Menurut Haris, Prabowo dan Sandiaga sebagai elite politik akan memberi dampak kurang baik bagi masyarakat di bawah dengan tidak memberi selamat kepada Jokowi-Ma`ruf.
Haris menilai Prabowo-Sandiaga telah menunda rekonsiliasi.

"Kalau pada level elite, calon presiden atau wakil presidennya nggak begitu (mengucapkan selamat kepada yang menang) apalagi pada level masyarakat di bawah. Itu kan artinya menunda memberi selamat itu menunda penyelesaian masalah, menunda rekonsiliasi," katanya.

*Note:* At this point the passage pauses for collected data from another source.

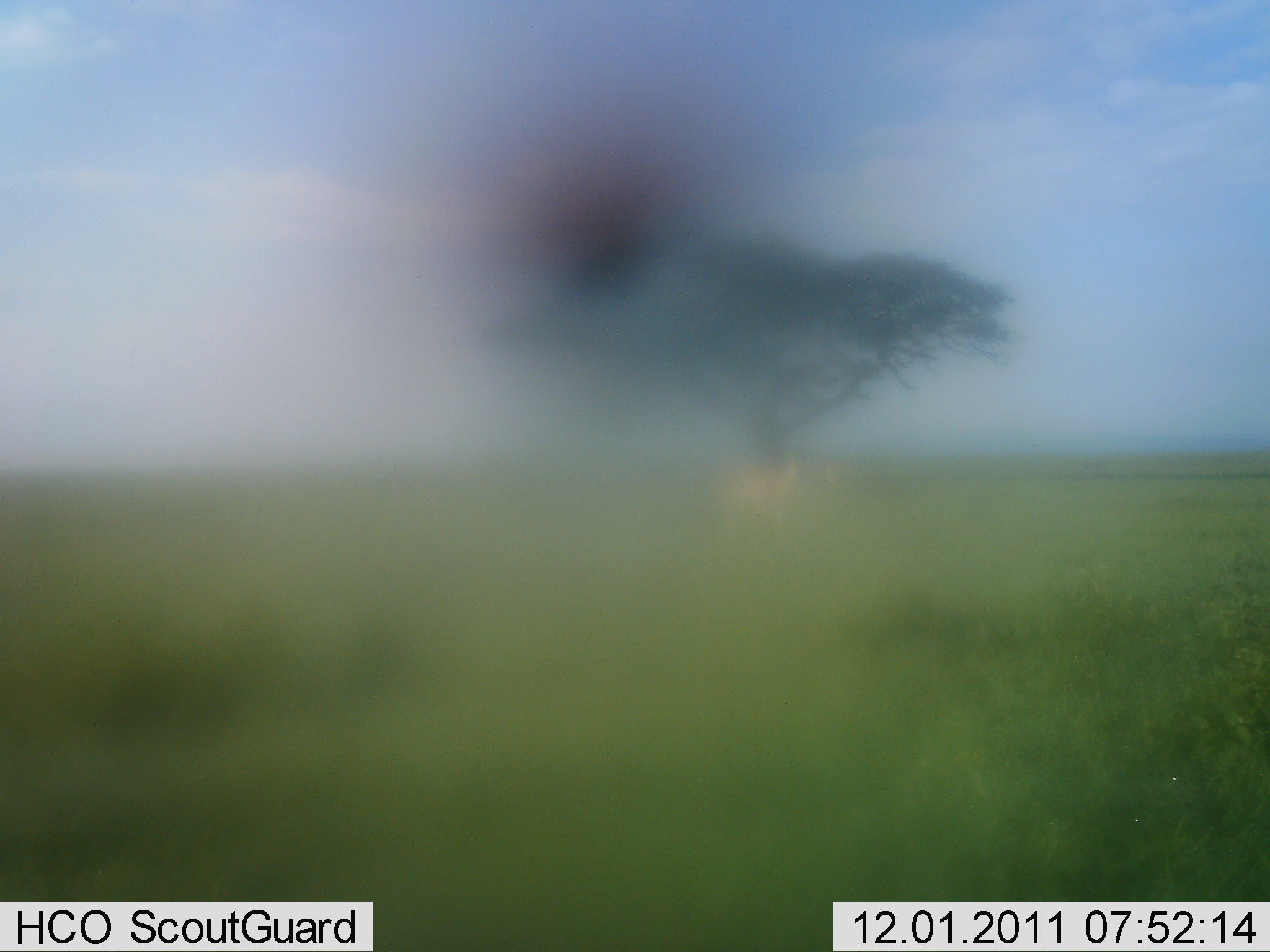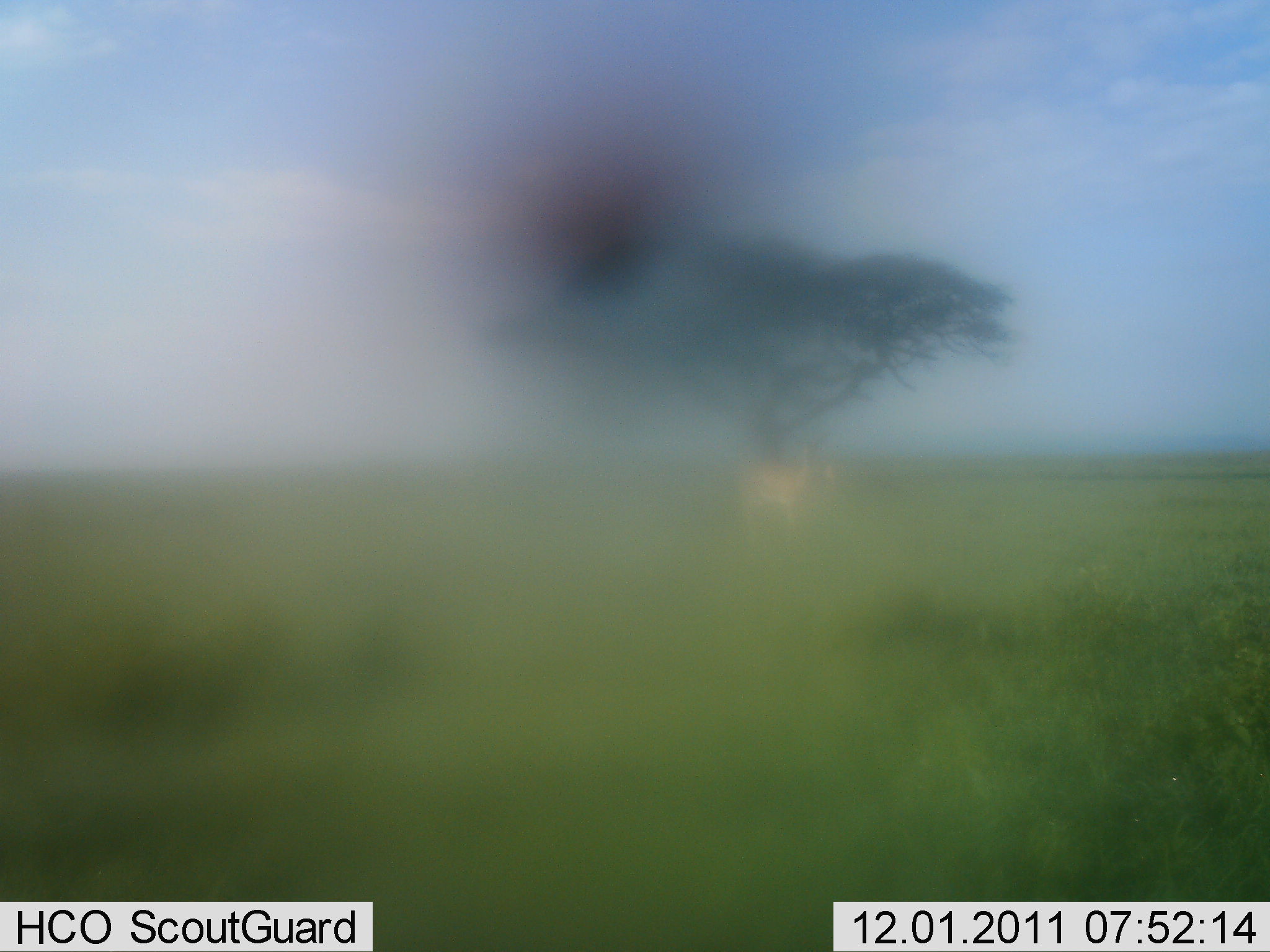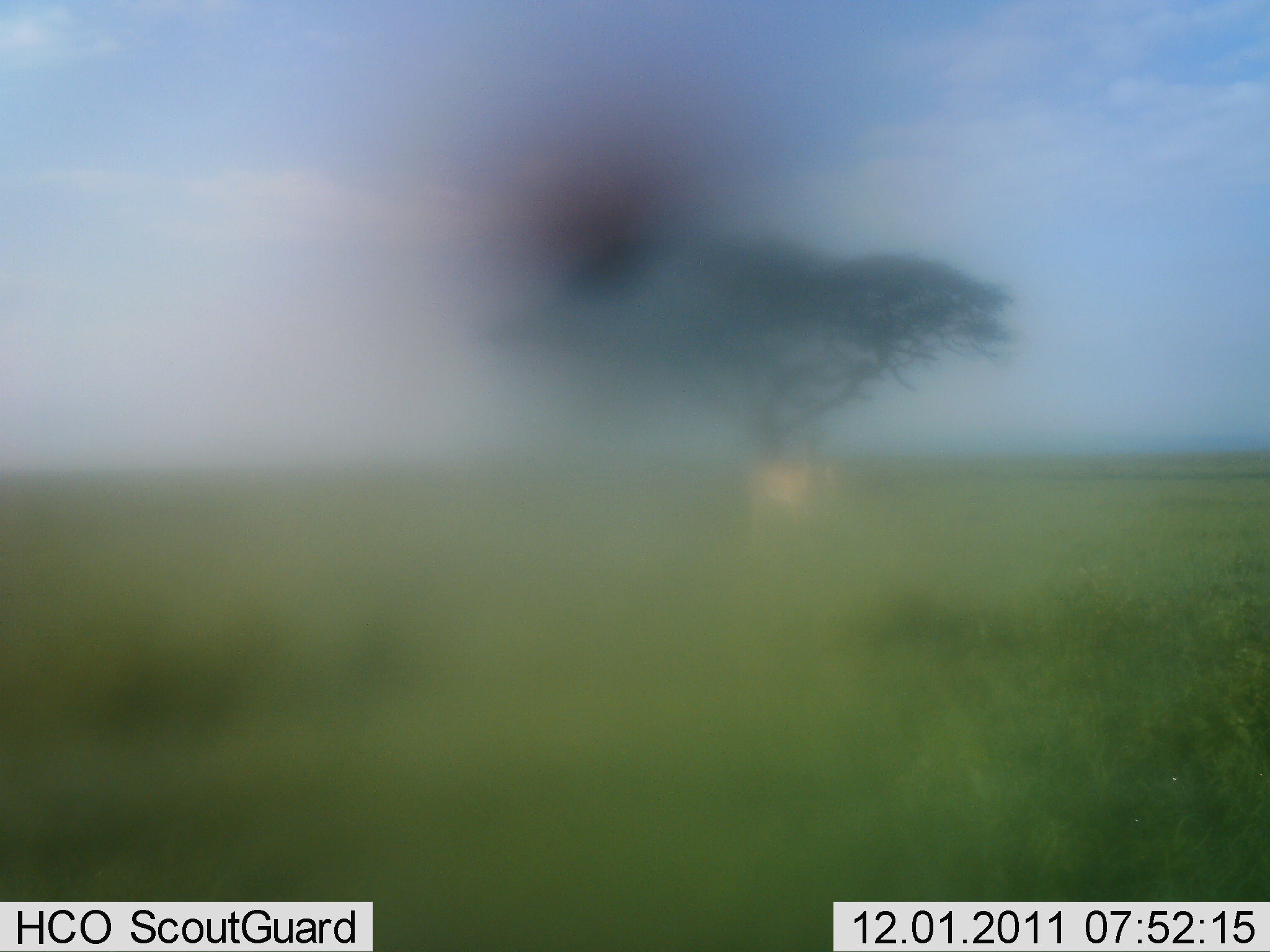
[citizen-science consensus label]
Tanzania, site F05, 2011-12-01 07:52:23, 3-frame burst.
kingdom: Animalia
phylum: Chordata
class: Mammalia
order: Artiodactyla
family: Bovidae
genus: Nanger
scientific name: Nanger granti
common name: grant's gazelle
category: gazellegrants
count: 1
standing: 40%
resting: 0%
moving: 70%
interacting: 0%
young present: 0%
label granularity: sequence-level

"Jadi bagi saya syarat rekonsiliasi yang pertama mengakui kekalahan, memberi selamat kepada yang menang, itu syarat rekonsiliasi. Jadi tidak akan ada rekonsiliasi selama itu tidak berlangsung, itu artinya Prabowo membiarkan massa di bawah tetap terbelah. Ya apa susahnya, apa beratnya (memberi selamat kepada Jokowi)," lanjutnya.

Selain itu seperti yang dilansir dari Detik.com, Haris menilai Sandiaga tidak tepat menghubungkan budaya Barat dengan ucapan selamat ke Jokowi.

"Kalau dihubungkan dengan budaya barat, demokrasi itu apa budaya timur? Itu badaya barat juga, pemilu (budaya barat), semua juga kan kita impor, jadi nggak tepat kalau dikaitkan ke situ (budaya barat)," tuturnya.

Haris mengatakan dalam sejarah kontestasi politik di Indonesia merupakan hal yang lazim jika seorang yang kalah memberikan selamat kepada pemenang.

"Nggak usah jauh-jauh, dalam Pemilu presiden sebelumnya 2004, 2009, itu yang kalah-kalah juga memberi selamat kepada yang menang, nggak usah dibawa ke barat atau ke timur," imbuhnya.

Haris juga menyoroti pernyataan Prabowo yang mengatakan menghormati keputusan Mahkamah Konstitusi (MK) yang dinilai memiliki makna lebih dari sekedar memberi selamat ke Jokowi. Menurutnya, menghormati keputusan MK belum tentu mengakui kekalahan.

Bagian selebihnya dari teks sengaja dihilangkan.